Under this contract the respondents were bound to deliver these goods to the consignee of the libellants, at the port of San Francisco, and the damage which they have sustained, is the difference in the value between the goods in the port of Baltimore, in the hands of the libellants, and the price they would have commanded, if the respondents had fulfilled their agreement This is the amount of loss which the breach of contract occasioned, and is, therefore, the amount of compensation which ought to be awarded to them. It is upon this principle that the case of Bell v. Cunningham, 3 Pet. [28 U. S.] 85, was decided by the supreme court, and the rules there laid down are equally applicable to contracts of this description. The case of Smith v. Condry, 1 How. [42 U. S.] 28, depended upon different principles; it was a case of collision; the owners of the cargo were owners of the injured vessel, and might have forwarded the cargo by another ship, if they supposed the market would be better by an earlier arrival at the port of destination; if there was any loss, therefore, from the delay, it was occasioned by the acts of the owners of the goods. The owners on the offending vessel had no right to take possession of the cargo and forward it to its destined port; the injury which they had done, was, the amount to which they had damaged it and diminished its value by the collision, at the time and place where it happened.

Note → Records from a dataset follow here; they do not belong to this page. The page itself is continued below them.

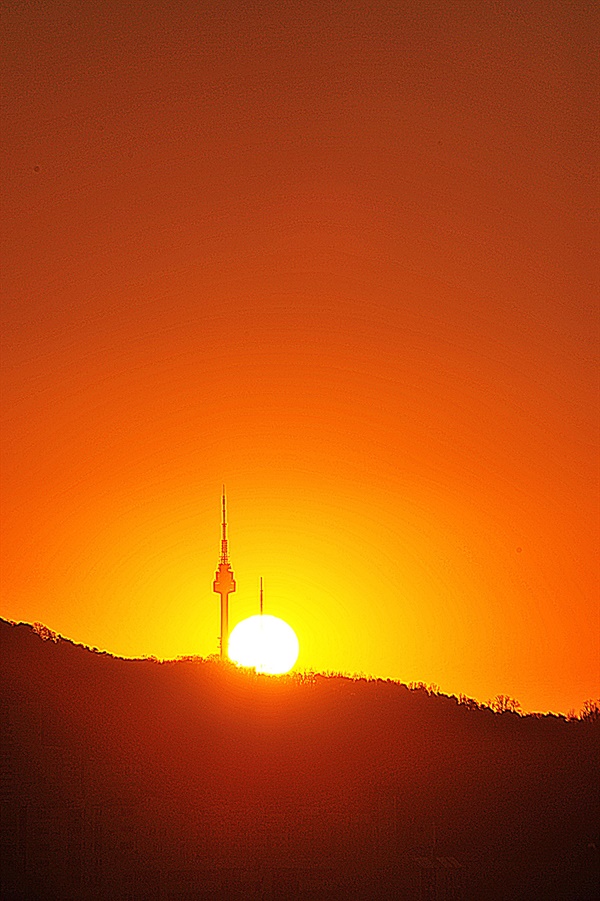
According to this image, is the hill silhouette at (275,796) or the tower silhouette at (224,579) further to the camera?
the tower silhouette at (224,579)

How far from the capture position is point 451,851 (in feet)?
99.0

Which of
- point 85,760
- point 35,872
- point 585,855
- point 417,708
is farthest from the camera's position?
point 417,708

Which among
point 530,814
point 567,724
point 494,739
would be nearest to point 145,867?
point 530,814

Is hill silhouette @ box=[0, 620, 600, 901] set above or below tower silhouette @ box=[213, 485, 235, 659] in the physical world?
below

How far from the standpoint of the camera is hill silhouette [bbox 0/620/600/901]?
28438 mm

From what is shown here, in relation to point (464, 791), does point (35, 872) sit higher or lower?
lower

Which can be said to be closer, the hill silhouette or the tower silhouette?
the hill silhouette

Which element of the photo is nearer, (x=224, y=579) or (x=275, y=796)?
(x=275, y=796)

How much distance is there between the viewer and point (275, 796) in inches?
1303

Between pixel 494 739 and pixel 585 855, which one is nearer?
pixel 585 855

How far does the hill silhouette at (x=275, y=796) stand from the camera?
28.4 m

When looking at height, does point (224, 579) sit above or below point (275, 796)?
above

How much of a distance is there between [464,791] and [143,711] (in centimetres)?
1127

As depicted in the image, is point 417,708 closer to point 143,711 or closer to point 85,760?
point 143,711
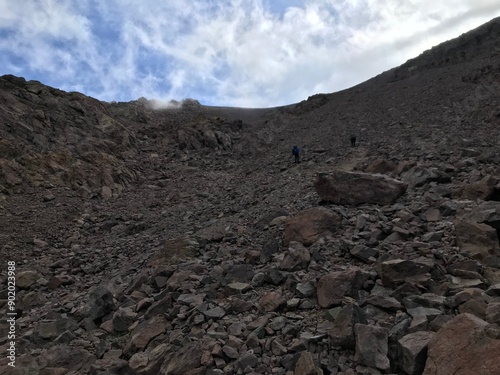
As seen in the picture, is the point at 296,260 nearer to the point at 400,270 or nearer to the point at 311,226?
the point at 311,226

The remaining inquiry is, would the goods, if delivered according to the bill of lading, have commanded a higher price than they were worth in Baltimore, when the voyage was abandoned? In determining this question, we must take into consideration the time when the vessel ought to have sailed, and the ordinary length of the voyage. She was advertised to sail “positively,” about the 20th February, 1849, and she was bound to sail on or near that day. The language of the advertisement does not confine her to a precise day, and it would depend upon the usage of trade to determine what delay was admissible; but in the absence of evidence as to usage, the language of the advertisement would not justify a delay of more than a few days, for it is upon the faith of this promise, that the merchant must be presumed to have shipped his goods to a market known to be subject to sudden and great 673fluctuations, and if be sustains a loss by the unreasonable delay of the vessel, he is justly entitled to compensation.

It is, however, not necessary to pursue this inquiry; for if the Charles had sailed on the day mentioned in the advertisement, she could not, upon any reasonable calculation, have arrived at San Francisco until late-in June. Captain Hugg describes the state of the market from May 1840, until near/the close of the year, during which time he was in California, or on that coast; and Captain Cod man describes it, in like manner, from the 18th of August to the end of that year. They are both evidently men of much intelligence and observation, and fully acquainted with the matters of which they speak; and they both describe the market at San Francisco as in a state of great depression during the whole time they were respectively acquainted with it, and testify that the goods proposed to be shipped by the libellants, at the prices mentioned in the invoice, must have resulted, not in a profit, but in a heavy loss.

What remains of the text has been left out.